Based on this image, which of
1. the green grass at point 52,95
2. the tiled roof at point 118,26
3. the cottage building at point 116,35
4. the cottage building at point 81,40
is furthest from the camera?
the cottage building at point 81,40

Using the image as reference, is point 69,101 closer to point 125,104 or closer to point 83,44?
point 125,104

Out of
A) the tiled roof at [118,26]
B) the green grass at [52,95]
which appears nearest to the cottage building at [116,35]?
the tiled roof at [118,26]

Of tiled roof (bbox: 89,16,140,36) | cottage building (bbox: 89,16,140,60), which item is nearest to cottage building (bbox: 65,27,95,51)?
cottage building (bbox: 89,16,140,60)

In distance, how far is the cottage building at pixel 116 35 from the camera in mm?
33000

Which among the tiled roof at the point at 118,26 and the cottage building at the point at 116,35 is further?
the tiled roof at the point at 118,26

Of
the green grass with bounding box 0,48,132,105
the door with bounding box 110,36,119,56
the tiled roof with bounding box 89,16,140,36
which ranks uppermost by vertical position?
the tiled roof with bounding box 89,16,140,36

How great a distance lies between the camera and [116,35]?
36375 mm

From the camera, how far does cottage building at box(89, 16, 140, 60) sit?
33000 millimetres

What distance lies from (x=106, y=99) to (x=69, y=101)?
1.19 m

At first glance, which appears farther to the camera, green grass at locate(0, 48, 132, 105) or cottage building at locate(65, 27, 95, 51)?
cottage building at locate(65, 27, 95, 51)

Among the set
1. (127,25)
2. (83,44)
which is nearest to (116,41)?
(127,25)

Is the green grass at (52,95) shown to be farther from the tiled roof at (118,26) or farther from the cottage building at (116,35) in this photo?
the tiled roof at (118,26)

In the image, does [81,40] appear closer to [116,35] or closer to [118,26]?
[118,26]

....................

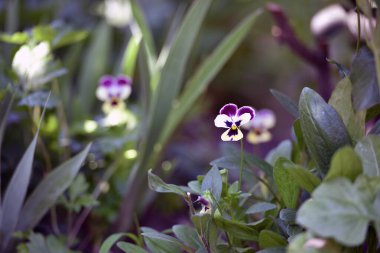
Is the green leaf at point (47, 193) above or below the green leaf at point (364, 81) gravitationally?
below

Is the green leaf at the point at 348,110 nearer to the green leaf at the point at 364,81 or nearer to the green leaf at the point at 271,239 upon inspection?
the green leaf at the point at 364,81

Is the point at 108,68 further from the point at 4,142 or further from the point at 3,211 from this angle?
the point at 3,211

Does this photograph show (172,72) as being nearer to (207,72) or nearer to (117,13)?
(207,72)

....................

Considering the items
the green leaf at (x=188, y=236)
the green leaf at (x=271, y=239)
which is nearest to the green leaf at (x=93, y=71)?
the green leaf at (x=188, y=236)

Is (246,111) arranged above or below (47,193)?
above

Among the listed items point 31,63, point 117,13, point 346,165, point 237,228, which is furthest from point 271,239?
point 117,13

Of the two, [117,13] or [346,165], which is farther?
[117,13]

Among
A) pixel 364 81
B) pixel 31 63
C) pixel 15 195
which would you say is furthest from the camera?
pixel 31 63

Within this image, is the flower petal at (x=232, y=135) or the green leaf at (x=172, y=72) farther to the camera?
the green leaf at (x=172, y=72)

....................

The problem :: Copy out every line in the items above that contains the string "bounding".

Reply to the exercise ::
the green grass with bounding box 0,48,132,105
the door with bounding box 110,36,119,56
the tiled roof with bounding box 89,16,140,36
the tiled roof with bounding box 89,16,140,36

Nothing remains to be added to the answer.